Nuestro estado, a pesar de su pequeña extensión territorial, es muy heterogéneo natural y culturalmente. Es naturalmente diverso debido a lo inclinado de su paisaje, que se precipita desde las copas de los pinos del bosque de coníferas, hasta la tierra reventada por el calor de la selva baja caducifolia. Y lo es culturalmente, debido a que en su delimitación política confluyen varias importantes regiones culturales.

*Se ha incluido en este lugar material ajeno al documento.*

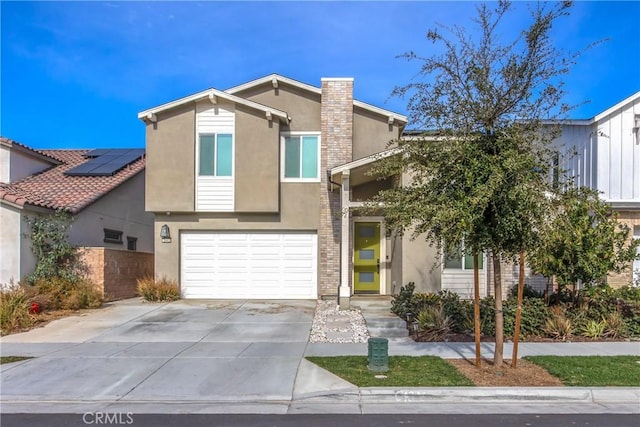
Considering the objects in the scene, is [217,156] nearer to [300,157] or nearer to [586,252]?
[300,157]

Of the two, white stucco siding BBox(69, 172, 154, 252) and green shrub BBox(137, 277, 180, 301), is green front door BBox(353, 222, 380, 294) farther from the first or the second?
white stucco siding BBox(69, 172, 154, 252)

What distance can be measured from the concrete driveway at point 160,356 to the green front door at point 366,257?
2.49 m

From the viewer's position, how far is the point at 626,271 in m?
14.0

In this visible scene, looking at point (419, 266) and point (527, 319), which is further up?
point (419, 266)

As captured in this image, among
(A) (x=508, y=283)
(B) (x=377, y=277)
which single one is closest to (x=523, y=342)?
(A) (x=508, y=283)

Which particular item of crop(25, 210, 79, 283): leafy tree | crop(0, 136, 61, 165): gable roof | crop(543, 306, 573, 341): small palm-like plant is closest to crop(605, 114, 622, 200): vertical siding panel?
crop(543, 306, 573, 341): small palm-like plant

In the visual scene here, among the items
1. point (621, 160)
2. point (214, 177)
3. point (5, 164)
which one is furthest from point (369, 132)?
point (5, 164)

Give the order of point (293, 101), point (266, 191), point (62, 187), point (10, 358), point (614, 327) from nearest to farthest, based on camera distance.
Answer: point (10, 358) < point (614, 327) < point (266, 191) < point (293, 101) < point (62, 187)

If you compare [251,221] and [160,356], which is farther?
[251,221]

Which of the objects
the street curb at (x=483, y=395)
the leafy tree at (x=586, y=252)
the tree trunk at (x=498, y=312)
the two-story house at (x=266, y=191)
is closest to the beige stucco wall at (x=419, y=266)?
the two-story house at (x=266, y=191)

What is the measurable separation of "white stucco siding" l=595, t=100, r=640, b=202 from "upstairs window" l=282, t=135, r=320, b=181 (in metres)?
8.39

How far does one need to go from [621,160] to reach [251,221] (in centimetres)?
1119

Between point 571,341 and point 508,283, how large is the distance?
4171 millimetres
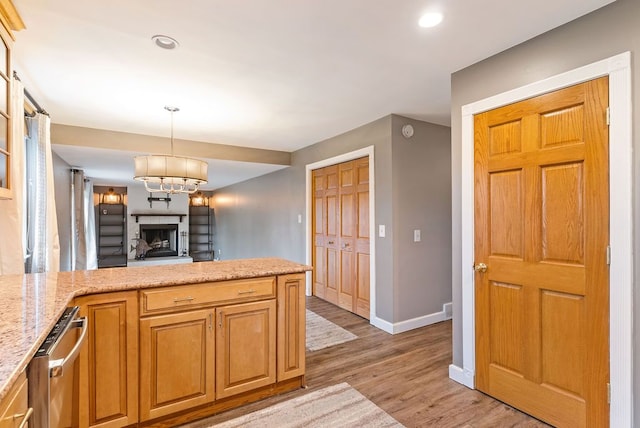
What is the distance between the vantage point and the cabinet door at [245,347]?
6.73ft

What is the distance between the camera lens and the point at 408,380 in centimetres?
252

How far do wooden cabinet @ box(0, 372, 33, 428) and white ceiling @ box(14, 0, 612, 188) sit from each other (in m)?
1.80

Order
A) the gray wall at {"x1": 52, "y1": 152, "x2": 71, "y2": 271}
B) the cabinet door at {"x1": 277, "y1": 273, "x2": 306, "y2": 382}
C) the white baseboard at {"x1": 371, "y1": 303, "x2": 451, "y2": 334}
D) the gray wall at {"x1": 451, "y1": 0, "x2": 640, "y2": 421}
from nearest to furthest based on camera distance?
1. the gray wall at {"x1": 451, "y1": 0, "x2": 640, "y2": 421}
2. the cabinet door at {"x1": 277, "y1": 273, "x2": 306, "y2": 382}
3. the white baseboard at {"x1": 371, "y1": 303, "x2": 451, "y2": 334}
4. the gray wall at {"x1": 52, "y1": 152, "x2": 71, "y2": 271}

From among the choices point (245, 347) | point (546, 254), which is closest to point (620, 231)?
point (546, 254)

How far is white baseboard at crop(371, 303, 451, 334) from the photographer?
352 centimetres

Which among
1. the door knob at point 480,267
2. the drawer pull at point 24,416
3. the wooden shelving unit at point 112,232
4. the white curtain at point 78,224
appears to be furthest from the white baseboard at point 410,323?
the wooden shelving unit at point 112,232

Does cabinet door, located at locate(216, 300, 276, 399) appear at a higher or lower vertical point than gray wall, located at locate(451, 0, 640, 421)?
lower

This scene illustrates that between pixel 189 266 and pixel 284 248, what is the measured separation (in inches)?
138

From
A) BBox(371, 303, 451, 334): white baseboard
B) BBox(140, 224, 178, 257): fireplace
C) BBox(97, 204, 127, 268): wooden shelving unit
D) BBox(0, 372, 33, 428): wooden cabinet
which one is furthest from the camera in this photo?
BBox(140, 224, 178, 257): fireplace

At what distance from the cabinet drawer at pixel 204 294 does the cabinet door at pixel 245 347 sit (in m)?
0.06

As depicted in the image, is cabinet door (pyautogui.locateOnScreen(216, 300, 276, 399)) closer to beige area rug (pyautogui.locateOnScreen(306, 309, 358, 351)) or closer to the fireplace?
beige area rug (pyautogui.locateOnScreen(306, 309, 358, 351))

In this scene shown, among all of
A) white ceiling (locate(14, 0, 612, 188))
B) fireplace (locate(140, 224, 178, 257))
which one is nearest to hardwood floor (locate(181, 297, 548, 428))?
white ceiling (locate(14, 0, 612, 188))

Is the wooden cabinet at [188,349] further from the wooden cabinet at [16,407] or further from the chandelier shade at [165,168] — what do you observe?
the chandelier shade at [165,168]

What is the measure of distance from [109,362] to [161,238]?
8.70 m
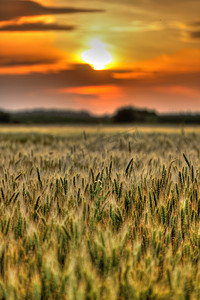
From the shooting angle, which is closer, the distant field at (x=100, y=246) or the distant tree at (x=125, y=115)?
the distant field at (x=100, y=246)

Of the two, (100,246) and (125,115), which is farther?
(125,115)

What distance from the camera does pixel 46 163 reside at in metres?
4.45

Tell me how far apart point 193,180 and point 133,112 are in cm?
3733

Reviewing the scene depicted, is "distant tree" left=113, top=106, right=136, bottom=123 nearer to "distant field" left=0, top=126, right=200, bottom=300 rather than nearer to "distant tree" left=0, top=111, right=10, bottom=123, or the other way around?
"distant tree" left=0, top=111, right=10, bottom=123

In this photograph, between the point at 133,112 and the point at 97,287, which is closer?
the point at 97,287

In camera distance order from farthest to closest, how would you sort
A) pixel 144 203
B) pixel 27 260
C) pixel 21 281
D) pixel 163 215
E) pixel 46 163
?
pixel 46 163 < pixel 144 203 < pixel 163 215 < pixel 27 260 < pixel 21 281

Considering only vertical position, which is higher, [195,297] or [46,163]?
[46,163]

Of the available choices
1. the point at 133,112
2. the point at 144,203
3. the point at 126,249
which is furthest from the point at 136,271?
the point at 133,112

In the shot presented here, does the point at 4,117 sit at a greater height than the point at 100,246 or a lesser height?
greater

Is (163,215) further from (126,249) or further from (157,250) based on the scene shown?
(126,249)

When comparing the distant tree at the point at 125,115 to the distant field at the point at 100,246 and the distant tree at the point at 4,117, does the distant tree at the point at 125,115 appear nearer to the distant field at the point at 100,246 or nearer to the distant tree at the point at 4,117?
the distant tree at the point at 4,117

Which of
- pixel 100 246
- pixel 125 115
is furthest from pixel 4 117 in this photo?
pixel 100 246

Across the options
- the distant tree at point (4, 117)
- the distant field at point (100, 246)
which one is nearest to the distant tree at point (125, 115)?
the distant tree at point (4, 117)

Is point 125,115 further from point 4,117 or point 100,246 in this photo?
point 100,246
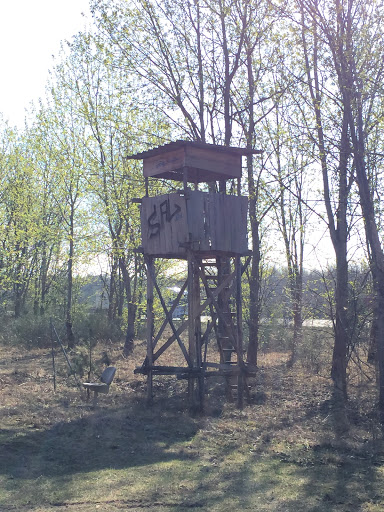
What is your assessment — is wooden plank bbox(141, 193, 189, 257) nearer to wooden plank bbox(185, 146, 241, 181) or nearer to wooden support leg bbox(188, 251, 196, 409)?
wooden support leg bbox(188, 251, 196, 409)

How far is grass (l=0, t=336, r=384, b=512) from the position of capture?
6.56 meters

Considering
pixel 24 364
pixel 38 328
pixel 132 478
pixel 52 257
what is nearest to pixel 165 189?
pixel 24 364

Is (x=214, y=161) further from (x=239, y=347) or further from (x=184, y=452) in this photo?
(x=184, y=452)

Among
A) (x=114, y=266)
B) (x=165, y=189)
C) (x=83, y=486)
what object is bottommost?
(x=83, y=486)

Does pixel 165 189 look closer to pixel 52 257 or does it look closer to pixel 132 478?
pixel 132 478

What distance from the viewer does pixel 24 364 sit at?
18.5 m

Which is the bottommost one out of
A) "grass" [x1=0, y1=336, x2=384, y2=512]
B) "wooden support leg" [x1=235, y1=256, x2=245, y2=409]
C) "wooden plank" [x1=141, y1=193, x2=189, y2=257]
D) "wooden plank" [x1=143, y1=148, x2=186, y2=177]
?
"grass" [x1=0, y1=336, x2=384, y2=512]

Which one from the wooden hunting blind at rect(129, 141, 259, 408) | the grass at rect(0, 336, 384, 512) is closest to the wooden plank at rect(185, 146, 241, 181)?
the wooden hunting blind at rect(129, 141, 259, 408)

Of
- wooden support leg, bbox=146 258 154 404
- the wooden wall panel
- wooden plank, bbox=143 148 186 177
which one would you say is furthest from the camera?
wooden support leg, bbox=146 258 154 404

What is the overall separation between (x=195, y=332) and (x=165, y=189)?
7033 millimetres

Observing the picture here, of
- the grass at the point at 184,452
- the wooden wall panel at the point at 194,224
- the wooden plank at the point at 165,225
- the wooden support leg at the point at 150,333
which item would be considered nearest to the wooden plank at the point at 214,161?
the wooden wall panel at the point at 194,224

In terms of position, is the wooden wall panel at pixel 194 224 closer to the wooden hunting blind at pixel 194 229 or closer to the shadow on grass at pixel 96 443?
the wooden hunting blind at pixel 194 229

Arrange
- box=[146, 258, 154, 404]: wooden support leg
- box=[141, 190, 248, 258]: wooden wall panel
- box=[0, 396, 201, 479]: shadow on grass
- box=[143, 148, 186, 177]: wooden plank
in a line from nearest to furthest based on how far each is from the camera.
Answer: box=[0, 396, 201, 479]: shadow on grass < box=[141, 190, 248, 258]: wooden wall panel < box=[143, 148, 186, 177]: wooden plank < box=[146, 258, 154, 404]: wooden support leg

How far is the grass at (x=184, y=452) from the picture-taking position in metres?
6.56
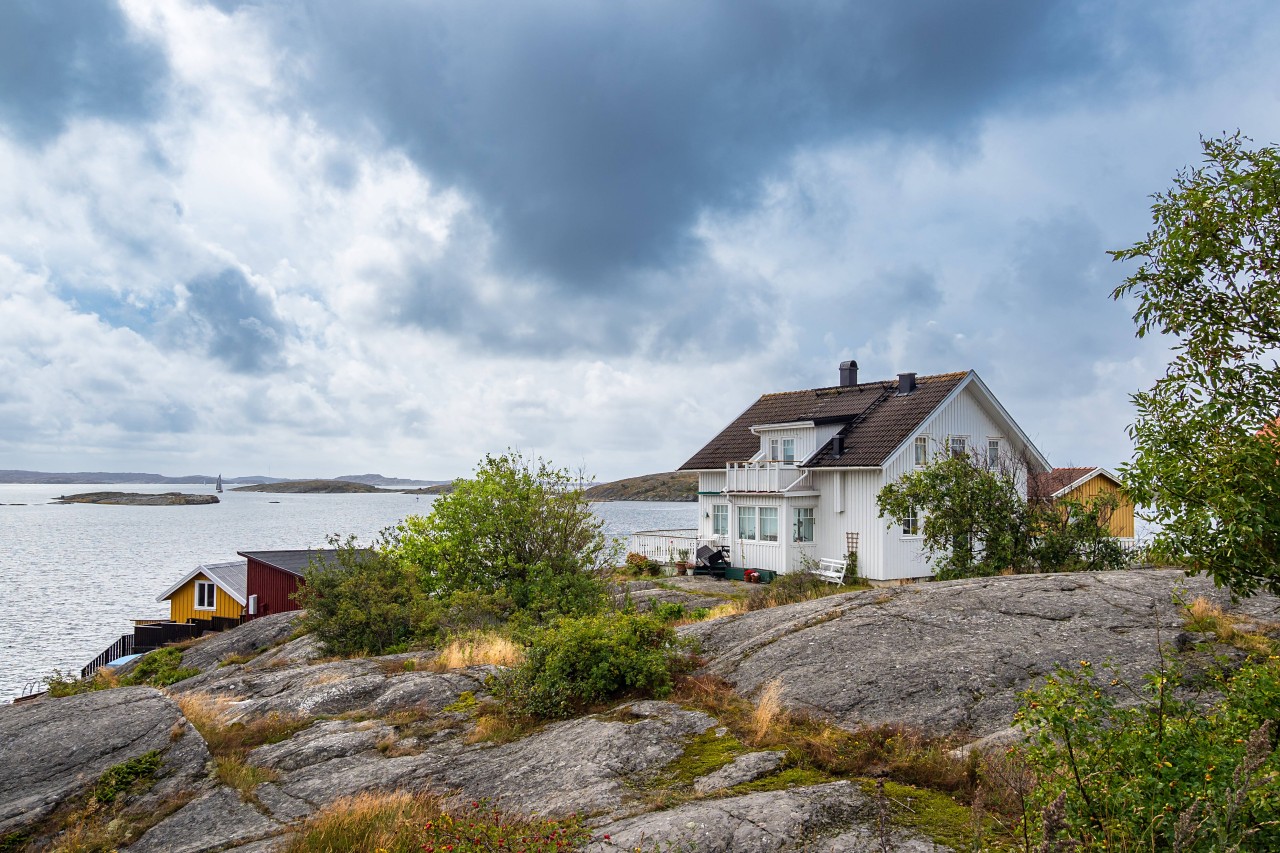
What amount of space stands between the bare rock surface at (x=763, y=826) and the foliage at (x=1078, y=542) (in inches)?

Lo anterior, a pesar de ser la fuente de su riqueza cultural, dificulta la existencia de una identidad común y más o menos homogénea, y de un orgullo por el estado en general y no solamente por la comunidad (pueblo o ciudad) a la que pertenezcamos. Lo “morelense” en general, solamente se apuntala a través de personajes históricos como Emiliano Zapata y expresiones culturales como el Chinelo y algunos elementos de la cocina tradicional como el arroz y la cecina. Así, los morelenses no somos todos iguales, sino enriquecedoramente diferentes.

Creo que todo esto es una de las circunstancias que han dificultado que entre todos cuidemos de nuestro territorio, de la naturaleza que en el existe, y de la gente que lo habita. Tenemos, claro, comunidades con una fuerte identidad hacia su localidad, a las que a menudo se les identifican incluso como combativas por el hecho de la custodia que efectúan sobre su territorio y cultura, pero fuera de ellas esta salvaguardia se difumina.

Una prolongada situación de aislamiento debido a la COVID-19, puede llegar a atomizar aún más la fragmentada identidad en el estado, pues dificulta la celebración de rituales y festividades que trabajan directamente sobre la cohesión de los grupos sociales. Además, la angustia y el miedo que esta situación causa, puede llegar a exacerbar la sensación de “sálvese quien pueda” viendo cada quien, como se dice, para su santo. Yo creo que es tiempo de todo lo contrario.

Creo que es momento, como el nombre de esta columna lo indica, de voltear a ver hacia dentro de nosotros y encontrar lo que nos mantiene habitando este lugar, hacia lo con orgullo mostramos a quien nos visita de fuera, lo que le convidamos de comer, los lugares a los que le llevamos y las personas que queremos presentarle y, con esto en mente, mantener la sensación de gratitud por este lugar y quienes en él viven y se desarrollan. Tener una buena actitud hacia nuestro lugar garantiza que nuestras acciones vayan encaminadas a su mejoría y sustento. Mantener una emoción positiva hacia quienes comparten con nosotros este estado, nos hacen más proclives a colaborar entre nosotros y, de ser necesario, a prestar nuestra ayuda. Creo que de eso se trata esto, de que tenemos la oportunidad para reconocer las diferencias que existen entre nosotros y ver más allá de ellas y encontrar un nosotros más amplio, más libre y transparente. Es la oportunidad de experimentar que, a pesar de la adversidad, podemos ser más amables, más grandes y mejores.